» GIVEN DATA
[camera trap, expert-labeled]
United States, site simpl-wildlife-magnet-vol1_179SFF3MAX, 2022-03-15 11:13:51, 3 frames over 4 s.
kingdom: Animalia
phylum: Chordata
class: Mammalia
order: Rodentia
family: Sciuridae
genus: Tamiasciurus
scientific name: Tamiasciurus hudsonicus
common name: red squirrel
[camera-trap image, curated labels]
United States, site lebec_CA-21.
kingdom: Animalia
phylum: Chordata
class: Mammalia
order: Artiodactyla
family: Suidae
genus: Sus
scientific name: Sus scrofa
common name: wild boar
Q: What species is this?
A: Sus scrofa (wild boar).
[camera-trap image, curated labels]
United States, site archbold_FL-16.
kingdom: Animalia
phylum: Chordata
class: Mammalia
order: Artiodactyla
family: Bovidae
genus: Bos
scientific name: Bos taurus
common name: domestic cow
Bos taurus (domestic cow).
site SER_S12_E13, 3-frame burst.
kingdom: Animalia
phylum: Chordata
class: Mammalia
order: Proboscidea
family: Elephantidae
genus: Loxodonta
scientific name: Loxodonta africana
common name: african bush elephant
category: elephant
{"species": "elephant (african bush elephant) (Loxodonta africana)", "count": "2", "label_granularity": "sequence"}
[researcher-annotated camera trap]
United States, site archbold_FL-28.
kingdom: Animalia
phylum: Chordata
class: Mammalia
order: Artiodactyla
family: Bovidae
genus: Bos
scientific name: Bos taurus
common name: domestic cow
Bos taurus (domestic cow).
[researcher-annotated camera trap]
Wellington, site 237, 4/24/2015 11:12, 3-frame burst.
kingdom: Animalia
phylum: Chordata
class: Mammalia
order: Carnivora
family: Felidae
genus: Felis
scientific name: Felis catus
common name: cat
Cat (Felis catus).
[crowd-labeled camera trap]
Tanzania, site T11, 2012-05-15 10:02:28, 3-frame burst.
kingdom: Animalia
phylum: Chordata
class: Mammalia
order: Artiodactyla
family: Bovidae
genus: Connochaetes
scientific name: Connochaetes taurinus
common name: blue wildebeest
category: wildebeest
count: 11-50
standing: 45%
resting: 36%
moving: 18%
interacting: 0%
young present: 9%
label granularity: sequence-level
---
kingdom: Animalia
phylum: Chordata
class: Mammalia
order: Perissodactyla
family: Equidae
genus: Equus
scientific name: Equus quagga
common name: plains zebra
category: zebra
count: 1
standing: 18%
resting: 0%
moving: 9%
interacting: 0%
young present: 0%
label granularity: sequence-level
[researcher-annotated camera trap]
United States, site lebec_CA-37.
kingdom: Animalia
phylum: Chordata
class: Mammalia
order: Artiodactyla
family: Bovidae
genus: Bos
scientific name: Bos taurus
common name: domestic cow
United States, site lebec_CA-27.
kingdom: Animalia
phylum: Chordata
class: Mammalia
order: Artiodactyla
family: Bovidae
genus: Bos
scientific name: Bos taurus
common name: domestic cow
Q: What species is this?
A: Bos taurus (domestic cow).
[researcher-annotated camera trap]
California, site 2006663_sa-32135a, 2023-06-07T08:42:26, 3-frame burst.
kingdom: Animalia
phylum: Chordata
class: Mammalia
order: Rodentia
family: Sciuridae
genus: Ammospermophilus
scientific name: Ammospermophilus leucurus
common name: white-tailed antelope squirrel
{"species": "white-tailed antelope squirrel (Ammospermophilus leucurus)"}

» TRY IT
What you return must be the entries, given again word for word.

» TASK RESPONSE
[camera trap, expert-labeled]
United States, site simpl-wildlife-magnet-vol1_179SFF3MAX, 2022-03-15 11:13:51, 3 frames over 4 s.
kingdom: Animalia
phylum: Chordata
class: Mammalia
order: Rodentia
family: Sciuridae
genus: Tamiasciurus
scientific name: Tamiasciurus hudsonicus
common name: red squirrel
[camera-trap image, curated labels]
United States, site lebec_CA-21.
kingdom: Animalia
phylum: Chordata
class: Mammalia
order: Artiodactyla
family: Suidae
genus: Sus
scientific name: Sus scrofa
common name: wild boar
Q: What species is this?
A: Sus scrofa (wild boar).
[camera-trap image, curated labels]
United States, site archbold_FL-16.
kingdom: Animalia
phylum: Chordata
class: Mammalia
order: Artiodactyla
family: Bovidae
genus: Bos
scientific name: Bos taurus
common name: domestic cow
Bos taurus (domestic cow).
site SER_S12_E13, 3-frame burst.
kingdom: Animalia
phylum: Chordata
class: Mammalia
order: Proboscidea
family: Elephantidae
genus: Loxodonta
scientific name: Loxodonta africana
common name: african bush elephant
category: elephant
{"species": "elephant (african bush elephant) (Loxodonta africana)", "count": "2", "label_granularity": "sequence"}
[researcher-annotated camera trap]
United States, site archbold_FL-28.
kingdom: Animalia
phylum: Chordata
class: Mammalia
order: Artiodactyla
family: Bovidae
genus: Bos
scientific name: Bos taurus
common name: domestic cow
Bos taurus (domestic cow).
[researcher-annotated camera trap]
Wellington, site 237, 4/24/2015 11:12, 3-frame burst.
kingdom: Animalia
phylum: Chordata
class: Mammalia
order: Carnivora
family: Felidae
genus: Felis
scientific name: Felis catus
common name: cat
Cat (Felis catus).
[crowd-labeled camera trap]
Tanzania, site T11, 2012-05-15 10:02:28, 3-frame burst.
kingdom: Animalia
phylum: Chordata
class: Mammalia
order: Artiodactyla
family: Bovidae
genus: Connochaetes
scientific name: Connochaetes taurinus
common name: blue wildebeest
category: wildebeest
count: 11-50
standing: 45%
resting: 36%
moving: 18%
interacting: 0%
young present: 9%
label granularity: sequence-level
---
kingdom: Animalia
phylum: Chordata
class: Mammalia
order: Perissodactyla
family: Equidae
genus: Equus
scientific name: Equus quagga
common name: plains zebra
category: zebra
count: 1
standing: 18%
resting: 0%
moving: 9%
interacting: 0%
young present: 0%
label granularity: sequence-level
[researcher-annotated camera trap]
United States, site lebec_CA-37.
kingdom: Animalia
phylum: Chordata
class: Mammalia
order: Artiodactyla
family: Bovidae
genus: Bos
scientific name: Bos taurus
common name: domestic cow
United States, site lebec_CA-27.
kingdom: Animalia
phylum: Chordata
class: Mammalia
order: Artiodactyla
family: Bovidae
genus: Bos
scientific name: Bos taurus
common name: domestic cow
Q: What species is this?
A: Bos taurus (domestic cow).
[researcher-annotated camera trap]
California, site 2006663_sa-32135a, 2023-06-07T08:42:26, 3-frame burst.
kingdom: Animalia
phylum: Chordata
class: Mammalia
order: Rodentia
family: Sciuridae
genus: Ammospermophilus
scientific name: Ammospermophilus leucurus
common name: white-tailed antelope squirrel
{"species": "white-tailed antelope squirrel (Ammospermophilus leucurus)"}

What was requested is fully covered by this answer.